設立1周年&死後検査お断り事例

平素より、弊社業務に多大なるご理解とご協力を頂き、心より御礼申し上げます。

 去る9月5日に弊社は設立一周年を迎えました。この1年間に、死後検査のご依頼が15件あり(死後検査は昨年12月より業務を開始しました)、組織病理検査は提携企業様~現在は株式会社新組織科学研究所様、株式会社モノリス様~を通じて相当数拝見させていただきました。セミナー、学会、獣医師会での講演の機会も与えていただきました。無謀な弱小企業としては、まずまずの滑り出しであったと、ホッと胸をなでおろしております。ご支援いただいた皆様には改めまして、厚く厚く、感謝申し上げます。

 さて、このリンク(弊社ロゴやホームページ等、多くのデザインをお願いしている林裕也氏の作)にありますように、最近までは日本で唯一であった(現在では福岡県の旧友の動物病理検査所でも実施しています)「どうぶつの死後検査」は、変わらず弊社の看板事業です。ですが、まだ内容や目標を周知いただいていないと自覚しております。営業活動をサボらず続けていくしかありません。何はともあれ、本記事を読んでいらっしゃる方々は、弊社ホームページや事業紹介パンフレットを今一度じっくりとご覧いただくのが一番です。ご覧いただいたと前提として、弊社が死後検査をお引き受けして実施する際の3つの判断基準について、以下にお示しします。いずれかが満たされない場合は、関係各位にご相談やご説明をさせていただいた上でご依頼をお断りすることがありますので、何卒ご了承ください。

1.ご依頼主は、死亡した動物を詳しく診察・治療してこられた主治医であること!

→ どうぶつのご家族や飼育担当者様が死後検査を希望される場合でも、必ず主治医とよく相談の上、「死後検査承諾書」と「ご依頼書」に主治医に記入・署名していただき、弊社までFaxかメール添付(ご依頼書はホームページ上で記入と送信ができます)でお送りください。これらを確認させていただいた時点で初めて、弊社の死後検査の実務がスタートします。

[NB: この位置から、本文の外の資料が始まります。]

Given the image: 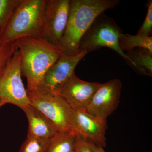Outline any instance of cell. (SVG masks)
Here are the masks:
<instances>
[{"label": "cell", "mask_w": 152, "mask_h": 152, "mask_svg": "<svg viewBox=\"0 0 152 152\" xmlns=\"http://www.w3.org/2000/svg\"><path fill=\"white\" fill-rule=\"evenodd\" d=\"M88 144L92 152H105L103 148L102 147L97 146L88 143Z\"/></svg>", "instance_id": "cell-21"}, {"label": "cell", "mask_w": 152, "mask_h": 152, "mask_svg": "<svg viewBox=\"0 0 152 152\" xmlns=\"http://www.w3.org/2000/svg\"><path fill=\"white\" fill-rule=\"evenodd\" d=\"M2 34V31L1 29L0 28V39H1V37Z\"/></svg>", "instance_id": "cell-23"}, {"label": "cell", "mask_w": 152, "mask_h": 152, "mask_svg": "<svg viewBox=\"0 0 152 152\" xmlns=\"http://www.w3.org/2000/svg\"><path fill=\"white\" fill-rule=\"evenodd\" d=\"M51 140L27 136L19 152H47Z\"/></svg>", "instance_id": "cell-16"}, {"label": "cell", "mask_w": 152, "mask_h": 152, "mask_svg": "<svg viewBox=\"0 0 152 152\" xmlns=\"http://www.w3.org/2000/svg\"><path fill=\"white\" fill-rule=\"evenodd\" d=\"M17 50V40L7 43L0 42V77Z\"/></svg>", "instance_id": "cell-18"}, {"label": "cell", "mask_w": 152, "mask_h": 152, "mask_svg": "<svg viewBox=\"0 0 152 152\" xmlns=\"http://www.w3.org/2000/svg\"><path fill=\"white\" fill-rule=\"evenodd\" d=\"M121 88V83L118 79L102 83L84 111L96 118L107 121L109 116L117 108Z\"/></svg>", "instance_id": "cell-8"}, {"label": "cell", "mask_w": 152, "mask_h": 152, "mask_svg": "<svg viewBox=\"0 0 152 152\" xmlns=\"http://www.w3.org/2000/svg\"><path fill=\"white\" fill-rule=\"evenodd\" d=\"M75 152H92V151L90 148L88 143L80 137Z\"/></svg>", "instance_id": "cell-20"}, {"label": "cell", "mask_w": 152, "mask_h": 152, "mask_svg": "<svg viewBox=\"0 0 152 152\" xmlns=\"http://www.w3.org/2000/svg\"><path fill=\"white\" fill-rule=\"evenodd\" d=\"M69 121L72 129L82 140L103 148L106 147L107 121L96 118L84 111L72 109Z\"/></svg>", "instance_id": "cell-9"}, {"label": "cell", "mask_w": 152, "mask_h": 152, "mask_svg": "<svg viewBox=\"0 0 152 152\" xmlns=\"http://www.w3.org/2000/svg\"><path fill=\"white\" fill-rule=\"evenodd\" d=\"M4 104H5L3 101L0 100V108H1V107H2V106L4 105Z\"/></svg>", "instance_id": "cell-22"}, {"label": "cell", "mask_w": 152, "mask_h": 152, "mask_svg": "<svg viewBox=\"0 0 152 152\" xmlns=\"http://www.w3.org/2000/svg\"><path fill=\"white\" fill-rule=\"evenodd\" d=\"M79 138L73 131L59 132L50 140L47 152H75Z\"/></svg>", "instance_id": "cell-13"}, {"label": "cell", "mask_w": 152, "mask_h": 152, "mask_svg": "<svg viewBox=\"0 0 152 152\" xmlns=\"http://www.w3.org/2000/svg\"><path fill=\"white\" fill-rule=\"evenodd\" d=\"M119 3V0H70L67 23L58 46L63 54L77 53L82 38L95 20Z\"/></svg>", "instance_id": "cell-2"}, {"label": "cell", "mask_w": 152, "mask_h": 152, "mask_svg": "<svg viewBox=\"0 0 152 152\" xmlns=\"http://www.w3.org/2000/svg\"><path fill=\"white\" fill-rule=\"evenodd\" d=\"M21 0H0V28L2 33Z\"/></svg>", "instance_id": "cell-17"}, {"label": "cell", "mask_w": 152, "mask_h": 152, "mask_svg": "<svg viewBox=\"0 0 152 152\" xmlns=\"http://www.w3.org/2000/svg\"><path fill=\"white\" fill-rule=\"evenodd\" d=\"M28 122L27 136L51 140L59 132L53 123L30 104L22 109Z\"/></svg>", "instance_id": "cell-12"}, {"label": "cell", "mask_w": 152, "mask_h": 152, "mask_svg": "<svg viewBox=\"0 0 152 152\" xmlns=\"http://www.w3.org/2000/svg\"><path fill=\"white\" fill-rule=\"evenodd\" d=\"M126 55L132 61V67L137 72L152 77V53L146 49L136 48L127 52Z\"/></svg>", "instance_id": "cell-14"}, {"label": "cell", "mask_w": 152, "mask_h": 152, "mask_svg": "<svg viewBox=\"0 0 152 152\" xmlns=\"http://www.w3.org/2000/svg\"><path fill=\"white\" fill-rule=\"evenodd\" d=\"M0 100H1V99H0Z\"/></svg>", "instance_id": "cell-24"}, {"label": "cell", "mask_w": 152, "mask_h": 152, "mask_svg": "<svg viewBox=\"0 0 152 152\" xmlns=\"http://www.w3.org/2000/svg\"><path fill=\"white\" fill-rule=\"evenodd\" d=\"M119 45L122 51H130L134 49H146L152 53V36L137 34L132 35L122 33L119 38Z\"/></svg>", "instance_id": "cell-15"}, {"label": "cell", "mask_w": 152, "mask_h": 152, "mask_svg": "<svg viewBox=\"0 0 152 152\" xmlns=\"http://www.w3.org/2000/svg\"><path fill=\"white\" fill-rule=\"evenodd\" d=\"M27 93L30 104L45 116L59 132L73 131L69 121L71 109L59 96L40 89Z\"/></svg>", "instance_id": "cell-6"}, {"label": "cell", "mask_w": 152, "mask_h": 152, "mask_svg": "<svg viewBox=\"0 0 152 152\" xmlns=\"http://www.w3.org/2000/svg\"><path fill=\"white\" fill-rule=\"evenodd\" d=\"M88 53L86 51L80 50L73 56L62 54L44 76L38 89L57 95L61 87L75 73L78 64Z\"/></svg>", "instance_id": "cell-10"}, {"label": "cell", "mask_w": 152, "mask_h": 152, "mask_svg": "<svg viewBox=\"0 0 152 152\" xmlns=\"http://www.w3.org/2000/svg\"><path fill=\"white\" fill-rule=\"evenodd\" d=\"M22 74L26 78L28 92L40 86L45 74L63 53L59 47L43 38L27 37L17 40Z\"/></svg>", "instance_id": "cell-1"}, {"label": "cell", "mask_w": 152, "mask_h": 152, "mask_svg": "<svg viewBox=\"0 0 152 152\" xmlns=\"http://www.w3.org/2000/svg\"><path fill=\"white\" fill-rule=\"evenodd\" d=\"M122 33V30L113 19L103 13L97 18L82 38L79 50L89 53L103 47L109 48L116 52L132 67V61L119 45V38Z\"/></svg>", "instance_id": "cell-4"}, {"label": "cell", "mask_w": 152, "mask_h": 152, "mask_svg": "<svg viewBox=\"0 0 152 152\" xmlns=\"http://www.w3.org/2000/svg\"><path fill=\"white\" fill-rule=\"evenodd\" d=\"M147 12L145 20L138 32V34L151 36L152 30V1L148 2Z\"/></svg>", "instance_id": "cell-19"}, {"label": "cell", "mask_w": 152, "mask_h": 152, "mask_svg": "<svg viewBox=\"0 0 152 152\" xmlns=\"http://www.w3.org/2000/svg\"><path fill=\"white\" fill-rule=\"evenodd\" d=\"M70 0H47L42 38L58 47L69 15Z\"/></svg>", "instance_id": "cell-7"}, {"label": "cell", "mask_w": 152, "mask_h": 152, "mask_svg": "<svg viewBox=\"0 0 152 152\" xmlns=\"http://www.w3.org/2000/svg\"><path fill=\"white\" fill-rule=\"evenodd\" d=\"M47 0H21L5 28L1 43L22 38H42Z\"/></svg>", "instance_id": "cell-3"}, {"label": "cell", "mask_w": 152, "mask_h": 152, "mask_svg": "<svg viewBox=\"0 0 152 152\" xmlns=\"http://www.w3.org/2000/svg\"><path fill=\"white\" fill-rule=\"evenodd\" d=\"M22 75L20 56L17 49L0 77V99L5 104H12L21 109L30 104Z\"/></svg>", "instance_id": "cell-5"}, {"label": "cell", "mask_w": 152, "mask_h": 152, "mask_svg": "<svg viewBox=\"0 0 152 152\" xmlns=\"http://www.w3.org/2000/svg\"><path fill=\"white\" fill-rule=\"evenodd\" d=\"M102 84L83 80L74 73L61 87L57 95L72 110L84 111Z\"/></svg>", "instance_id": "cell-11"}]
</instances>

2.弊社がご依頼をお受けするのは、死後検査によって「死因を追及」し、「命を後世につなぐ」ことを意図していることが明白な場合です。

→ 治療をめぐるトラブルなど、個人的かつ感情的な理由での死後検査は、後々多方面に禍根を残す可能性が濃厚です。もちろんその中には、獣医療にとって重要な内容を含む事例もあると思われます。命を提供してくれた動物に対して皆が残念な気持ちを抱いてしまうような悲惨な状況を避けるベく、死後検査のお問い合わせの際や、実際の検査の前のディスカッションで、この点は厳正に判断させていただいております。その結果、検査をしない結論に達した場合、検査料金はいただきません(ただ、交通費や夜間料金が発生する場合があります)。

3.興味のある部位だけの解剖検査はお断りいたします。

→ 弊社は、ご遺体から最大限学ばせていただくことをモットーにしております。「死因」は、全身各臓器を精査し科学的根拠を積み上げてから初めて論じることができる、物理的、精神的、学問的にもタフな検査の結末です。ですので、もしご依頼主様が「身体の限局的な部位に起こっている変化を知りたい」というご希望をお持ちの際は、死因を追及する作業の一環でない限りは、ご依頼をお断りすることがあります。

 弊社としても至らない点は多々ありまして、依頼主様からありがたいお叱りや改善のアドバイスを頂くこともあります。欧米で盛んで、日本でもかつては頻繁に行われていたどうぶつの死後検査を、より今日の社会状況に合わせて意義深く、使いやすくするために、弊社は今後も努力を続けて参ります。しょっちゅうかけていただく「せっかくの技術と理念を安売りするなよ!!」というお言葉にも励まされながら。

 よろしくお願い申し上げます。